# granit-parser
[](https://github.com/rust-secure-code/safety-dance/)
[](https://effective-rust.com/panic.html)
[](https://github.com/bourumir-wyngs/granit-parser/actions/workflows/ci.yml)
[](https://docs.rs/granit-parser)
[](https://codecov.io/gh/bourumir-wyngs/granit-parser)
[](https://badge.socket.dev/cargo/package/granit-parser/0.0.1)
[](https://crates.io/crates/granit-parser)
[](https://crates.io/crates/granit-parser)
[](https://github.com/bourumir-wyngs/granit-parser/actions/workflows/api-compat.yml)
[](https://crates.io/crates/granit-parser)
> “YAML is hard. Much more than I had anticipated. If you are exploring dark corners of YAML ... I'm curious to know what it is.”
>
> — [Ethiraric](https://crates.io/users/Ethiraric)
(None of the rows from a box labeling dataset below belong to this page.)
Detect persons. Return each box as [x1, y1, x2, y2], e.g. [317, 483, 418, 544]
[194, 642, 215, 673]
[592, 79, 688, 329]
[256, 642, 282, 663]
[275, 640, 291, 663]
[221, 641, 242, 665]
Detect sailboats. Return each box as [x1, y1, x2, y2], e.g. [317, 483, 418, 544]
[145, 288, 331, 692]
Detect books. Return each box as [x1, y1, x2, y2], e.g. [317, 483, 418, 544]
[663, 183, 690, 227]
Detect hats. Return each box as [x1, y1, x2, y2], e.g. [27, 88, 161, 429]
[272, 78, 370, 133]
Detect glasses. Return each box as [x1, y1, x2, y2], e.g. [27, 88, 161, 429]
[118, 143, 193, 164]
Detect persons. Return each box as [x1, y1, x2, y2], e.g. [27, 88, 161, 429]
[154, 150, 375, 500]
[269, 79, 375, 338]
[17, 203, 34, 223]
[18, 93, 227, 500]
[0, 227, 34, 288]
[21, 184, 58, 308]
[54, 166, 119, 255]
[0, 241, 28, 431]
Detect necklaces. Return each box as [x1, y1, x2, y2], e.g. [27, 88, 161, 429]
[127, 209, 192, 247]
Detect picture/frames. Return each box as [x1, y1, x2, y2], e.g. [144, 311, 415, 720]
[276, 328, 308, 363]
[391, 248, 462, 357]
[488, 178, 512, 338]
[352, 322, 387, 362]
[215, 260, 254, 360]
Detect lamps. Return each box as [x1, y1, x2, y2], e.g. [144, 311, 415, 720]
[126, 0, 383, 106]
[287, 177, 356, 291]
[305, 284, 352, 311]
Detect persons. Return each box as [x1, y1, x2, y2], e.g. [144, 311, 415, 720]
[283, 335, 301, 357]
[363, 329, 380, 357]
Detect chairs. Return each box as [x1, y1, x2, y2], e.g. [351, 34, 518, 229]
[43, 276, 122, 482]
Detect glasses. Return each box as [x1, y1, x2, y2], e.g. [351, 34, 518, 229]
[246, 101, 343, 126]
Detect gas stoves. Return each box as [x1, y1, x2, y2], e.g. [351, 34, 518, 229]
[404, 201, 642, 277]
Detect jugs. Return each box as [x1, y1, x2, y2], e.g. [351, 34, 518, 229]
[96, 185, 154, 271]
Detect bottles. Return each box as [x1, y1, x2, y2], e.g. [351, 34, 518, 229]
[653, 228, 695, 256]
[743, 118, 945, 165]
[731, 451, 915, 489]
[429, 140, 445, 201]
**granit-parser** is both YAML 1.1 and 1.2 compliant parser in pure Rust with strict compliance, comment and style support, no-std support, and spans for parser events. “Granit” is a correct word in many European languages (English *granite*).
This crate started as a fork of [saphyr-parser](https://crates.io/crates/saphyr-parser) that descends from [yaml-rust](https://github.com/chyh1990/yaml-rust), with influences from [libyaml](https://crates.io/crates/libyaml) and [yaml-cpp](https://github.com/jbeder/yaml-cpp). The project has since diverged significantly and is now maintained as an independent project.
Its primary goals are:
* [`Comment`](https://docs.rs/granit-parser/latest/granit_parser/struct.Comment.html) support and [`StructureStyle`](https://docs.rs/granit-parser/latest/granit_parser/enum.StructureStyle.html) information. This is for linting, formatting, and analysis.
* compliance with the [yaml-test-suite](https://github.com/yaml/yaml-test-suite), including correctness in edge cases
* compatibility with real-world YAML usage
* quickly incorporate the changes we need for the upstream dependency [serde-saphyr](https://crates.io/crates/serde-saphyr).
`granit-parser`’s 0.0.1 or 0.0.2 public API is very similar to that of `saphyr-parser`, so it is typically an easy replacement. Later versions emit style and comment information, you need to adjust your code to handle or discard them.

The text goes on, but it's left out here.